For Peter, this was completely new. In Peter’s time the blind never saw. The lame never walked. The demons never left.

One day, after Peter returns from an unsuccessful overnight fishing trip, Jesus appears again on the beach and crowds began to form, eager to listen to His teaching. So Jesus asked the brothers to lend their boat to use as a place to sit and teach the gathering crowds. The brothers’ grimy and smelly boat—now a stage for the Son of God. And when the crowd dispersed, Jesus urged the men to give the nets another chance.

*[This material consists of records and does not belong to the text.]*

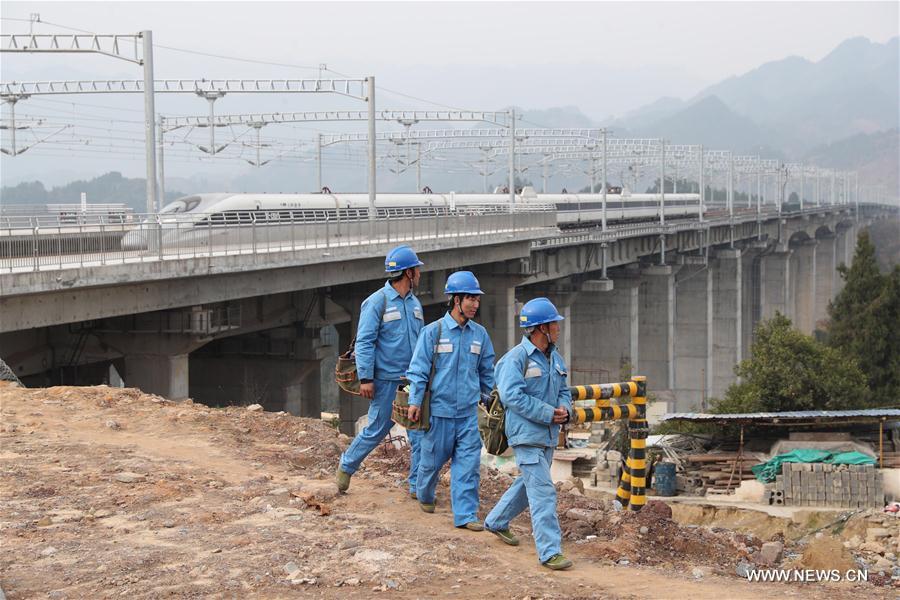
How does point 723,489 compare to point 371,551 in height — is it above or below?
below

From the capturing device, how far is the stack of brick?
21.9m

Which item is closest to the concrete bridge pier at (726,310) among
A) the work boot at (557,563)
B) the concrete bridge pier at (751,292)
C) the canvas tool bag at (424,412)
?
the concrete bridge pier at (751,292)

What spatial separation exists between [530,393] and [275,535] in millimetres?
2014

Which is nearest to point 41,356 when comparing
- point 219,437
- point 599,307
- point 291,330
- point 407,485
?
point 291,330

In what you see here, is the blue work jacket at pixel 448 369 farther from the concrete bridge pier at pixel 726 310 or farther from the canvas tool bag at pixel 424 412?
the concrete bridge pier at pixel 726 310

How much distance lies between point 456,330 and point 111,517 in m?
2.87

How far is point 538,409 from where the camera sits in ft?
24.9

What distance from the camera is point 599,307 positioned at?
199ft

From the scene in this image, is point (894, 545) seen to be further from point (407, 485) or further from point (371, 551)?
point (371, 551)

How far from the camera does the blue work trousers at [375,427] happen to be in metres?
9.00

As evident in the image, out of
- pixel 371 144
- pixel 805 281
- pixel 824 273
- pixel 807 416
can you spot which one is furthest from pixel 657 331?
pixel 824 273

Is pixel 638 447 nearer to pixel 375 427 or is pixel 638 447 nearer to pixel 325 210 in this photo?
pixel 375 427

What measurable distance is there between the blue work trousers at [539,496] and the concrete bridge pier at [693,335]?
203 feet

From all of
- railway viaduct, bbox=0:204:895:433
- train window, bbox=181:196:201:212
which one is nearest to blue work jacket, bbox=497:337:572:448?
railway viaduct, bbox=0:204:895:433
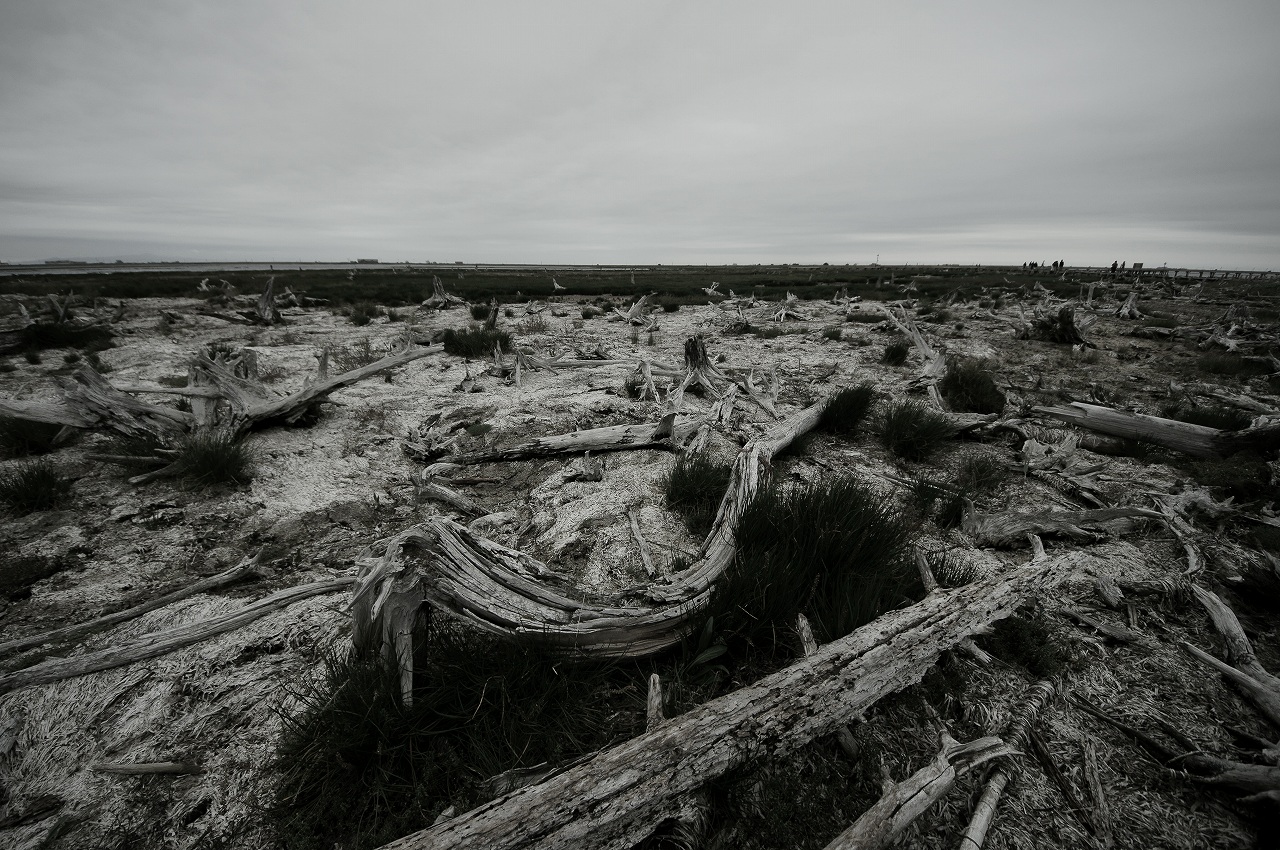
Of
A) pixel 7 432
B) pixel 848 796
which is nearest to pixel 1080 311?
pixel 848 796

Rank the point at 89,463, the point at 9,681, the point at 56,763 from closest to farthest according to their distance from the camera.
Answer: the point at 56,763
the point at 9,681
the point at 89,463

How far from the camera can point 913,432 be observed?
5.31 metres

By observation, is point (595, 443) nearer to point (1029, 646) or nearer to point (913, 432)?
point (913, 432)

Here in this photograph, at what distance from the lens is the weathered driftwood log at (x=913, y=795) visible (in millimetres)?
1508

The Scripture suggests this tip rankled Peter, and we know why. When an amateur weighs in on our area of expertise, it raises our hackles. These guys knew the lake better than almost anyone. They were good at fishing, having spent their whole lives mastering the currents, discerning where schools of fish gathered and when exactly to cast their nets and when to draw them in. This was their business, their livelihood, their way of life. Jesus—He’s good for miracles and messages, but why was He messing with their business? Peter didn’t say it, but you know the internal dialogue went something like this: Jesus, You know nothing about this business. I’ve been doing this my whole life. It’s just not a good day out here. We’ll come back and get it tomorrow.

What followed was, well, a miracle. This was a vision of Peter’s future life. He was the empty net God would one day fill with spiritual power to preach to thousands of people at Pentecost, lead the early church, and write two books of inspired biblical canon.

This was Peter’s miracle. An empty net and an empty lake suddenly, inexplicably full of fish. Peter knew the sea, but Jesus made the sea.